Q2. 描いた線が震えて、きれいな直線が描けません
Procreateのブラシ設定の「StreamLine(滑らか化)」を上げることで、手ブレを自動補正してくれます。ブラシライブラリでブラシをタップして設定画面を開き、「StreamLine」の値を50〜80%に上げてみてください。また、QuickShape機能(線を引いた後に離さず待つ)で直線・円を自動補正することもできます。
Q3. アンドゥ(元に戻す)を連続して使いたいのですが、2本指タップだと一個ずつしか戻せません
2本指でタップしたまま長押しすると、連続アンドゥが有効になり、押している間どんどん前の状態に戻れます。やり直し(リドゥ)は3本指長押しで連続リドゥができます。これを知っておくだけで作業効率が大幅に上がります。
Q4. 保存したはずのデータが消えてしまいました
Procreateはリアルタイム自動保存のため、通常は描いた内容が失われることはありません。ギャラリーに作品が見当たらない場合、左上のメニューから「スタック(フォルダ)」の中に入っていないか確認してください。また、iCloudバックアップが有効であれば、設定→Apple ID→iCloud→バックアップから確認・復元できます。

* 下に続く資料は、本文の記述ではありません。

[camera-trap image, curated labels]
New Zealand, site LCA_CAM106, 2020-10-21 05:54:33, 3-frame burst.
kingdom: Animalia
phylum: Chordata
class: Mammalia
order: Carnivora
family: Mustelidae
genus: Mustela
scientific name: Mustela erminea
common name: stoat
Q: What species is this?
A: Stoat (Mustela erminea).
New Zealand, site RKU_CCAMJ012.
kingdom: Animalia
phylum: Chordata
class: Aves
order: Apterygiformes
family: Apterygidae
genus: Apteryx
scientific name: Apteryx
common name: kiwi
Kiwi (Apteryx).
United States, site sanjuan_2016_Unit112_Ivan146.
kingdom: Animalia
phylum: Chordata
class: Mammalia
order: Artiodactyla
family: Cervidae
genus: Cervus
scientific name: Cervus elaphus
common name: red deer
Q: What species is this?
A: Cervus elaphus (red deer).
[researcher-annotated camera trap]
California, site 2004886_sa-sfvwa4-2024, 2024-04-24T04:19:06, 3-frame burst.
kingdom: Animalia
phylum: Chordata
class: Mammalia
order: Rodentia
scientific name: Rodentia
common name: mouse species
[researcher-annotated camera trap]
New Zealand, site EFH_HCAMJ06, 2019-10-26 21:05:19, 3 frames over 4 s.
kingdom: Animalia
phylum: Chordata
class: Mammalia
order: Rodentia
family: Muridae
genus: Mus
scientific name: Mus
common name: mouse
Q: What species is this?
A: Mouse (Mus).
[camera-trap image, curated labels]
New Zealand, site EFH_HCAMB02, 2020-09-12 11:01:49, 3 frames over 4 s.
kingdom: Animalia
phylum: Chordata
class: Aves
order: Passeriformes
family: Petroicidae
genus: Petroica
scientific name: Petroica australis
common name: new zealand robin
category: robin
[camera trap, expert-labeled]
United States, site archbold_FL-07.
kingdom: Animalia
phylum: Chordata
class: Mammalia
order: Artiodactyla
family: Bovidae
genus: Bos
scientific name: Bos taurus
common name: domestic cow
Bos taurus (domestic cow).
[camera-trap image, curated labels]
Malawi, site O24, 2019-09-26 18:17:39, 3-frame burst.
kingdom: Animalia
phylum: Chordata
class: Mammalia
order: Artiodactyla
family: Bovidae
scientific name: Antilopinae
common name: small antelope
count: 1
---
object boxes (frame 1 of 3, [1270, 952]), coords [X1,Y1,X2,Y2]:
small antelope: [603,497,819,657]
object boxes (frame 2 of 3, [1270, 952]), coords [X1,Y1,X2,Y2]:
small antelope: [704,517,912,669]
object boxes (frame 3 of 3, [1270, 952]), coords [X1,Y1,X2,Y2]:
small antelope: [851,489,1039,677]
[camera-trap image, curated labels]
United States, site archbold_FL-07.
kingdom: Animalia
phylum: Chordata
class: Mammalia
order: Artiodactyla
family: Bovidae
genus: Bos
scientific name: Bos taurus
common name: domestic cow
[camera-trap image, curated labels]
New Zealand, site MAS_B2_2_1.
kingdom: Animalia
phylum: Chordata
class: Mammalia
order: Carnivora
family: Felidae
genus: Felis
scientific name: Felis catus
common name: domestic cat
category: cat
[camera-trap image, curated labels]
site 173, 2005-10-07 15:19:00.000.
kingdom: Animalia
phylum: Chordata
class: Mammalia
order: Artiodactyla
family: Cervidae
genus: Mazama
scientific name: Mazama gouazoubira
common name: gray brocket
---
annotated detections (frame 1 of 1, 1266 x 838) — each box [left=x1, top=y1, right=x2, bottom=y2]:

Q5. 色の選び方がわかりません。きれいな配色にするコツはありますか?
初心者のうちはProcreate内蔵のパレット機能を活用しましょう。カラーパネルの「パレット」タブに既成のカラーパレットが用意されています。また、「Adobe Color(無料)」などのウェブサービスでおしゃれなパレットを検索して、HEXコードをProcreateに入力する方法もおすすめです。最初は3〜4色に絞った配色から始めると失敗しにくくなります。
まとめ
Procreateはシンプルな画面構成ながら、プロのイラストレーターも使う高機能なアプリです。最初は慣れない操作でも、基本を押さえれば確実にレベルアップできます。
本記事のポイントをまとめます。
- ProcreateはiPad専用・買い切り型(約1,220円)のデジタルペイントアプリ
- 2本指タップでアンドゥ、3本指タップでリドゥの基本ジェスチャーを最初に覚える
- ブラシはスケッチ(6B)・インキング(テクニカルペン)・ソフトブラシから始めると扱いやすい
- 下書き→線画→ベース塗り→影/ハイライトの順にレイヤーを分けて描くのが基本
- クリッピングマスクを使うと、はみ出しを気にせず塗れる
- 完成した作品はPNGで書き出してSNSに投稿できる
まずは30分でもお絵描きを楽しんでみてください。最初は思い通りに描けなくても、繰り返す中で確実に上達していきます。本記事の手順を参考に、Procreateでのデジタルイラストライフをスタートしましょう。